Mortgage Calculator Use the mortgage calculator to review a connected planning question. Loan Calculator Use the loan calculator to review a connected planning question. Auto Loan Calculator Use the auto loan calculator to review a connected planning question.

Frequently asked questions

Common questions about amortization, assumptions, costs, rates, and how to read the result before making a money decision.

What numbers should I include in amortization?

Include the amounts, rates, dates, fees, and recurring costs that belong to the same financial decision. Excluding one major cost can make the result look better than the real outcome.

How do rates affect amortization?

Rates can change borrowing cost, investment growth, tax, discount, or return. Check whether the rate is annual, monthly, fixed, variable, simple, or compounded before using it.

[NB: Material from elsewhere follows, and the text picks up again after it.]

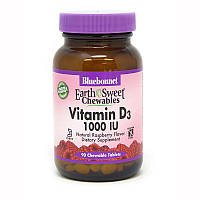 Витамины и минералы Bluebonnet Earth Sweet Chewables Vitamin D3 1000 IU, 90 жевательных таблеток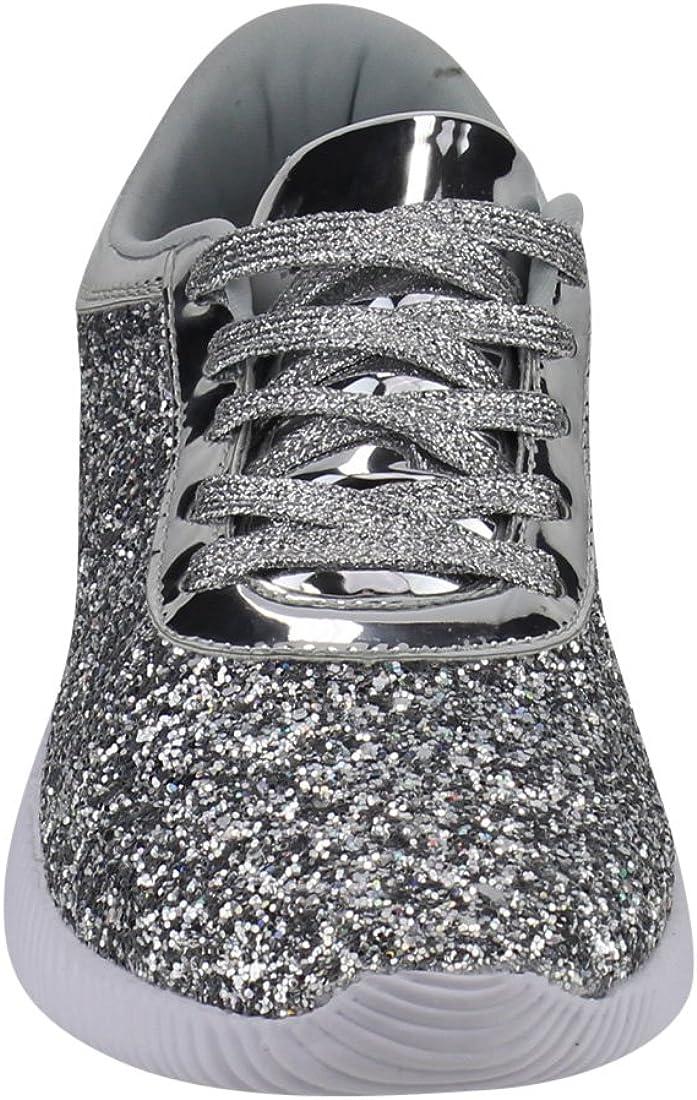 Nature Breeze Rosemarie-01 Womens Metallic Sparkling Bling Glitter Bomb Fashion Sneaker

Why does the time period matter for amortization?

The time period affects compounding, repayment, inflation, fees, and cash flow. A monthly assumption should not be mixed with an annual one unless it has been converted correctly.

Can I use amortization for budgeting?

Yes, as a planning estimate. For a real budget, include cash flow timing, taxes, fees, insurance, maintenance, and any expenses that the calculator does not ask for directly.

Why might my amortization estimate be wrong?

Common causes are outdated rates, missing fees, tax assumptions, rounded numbers, optimistic growth, or mixing values from different periods or offers.

What should I review before acting on amortization?

Review the source numbers, compare them with official statements or quotes, and test a conservative scenario so the decision still makes sense if conditions change.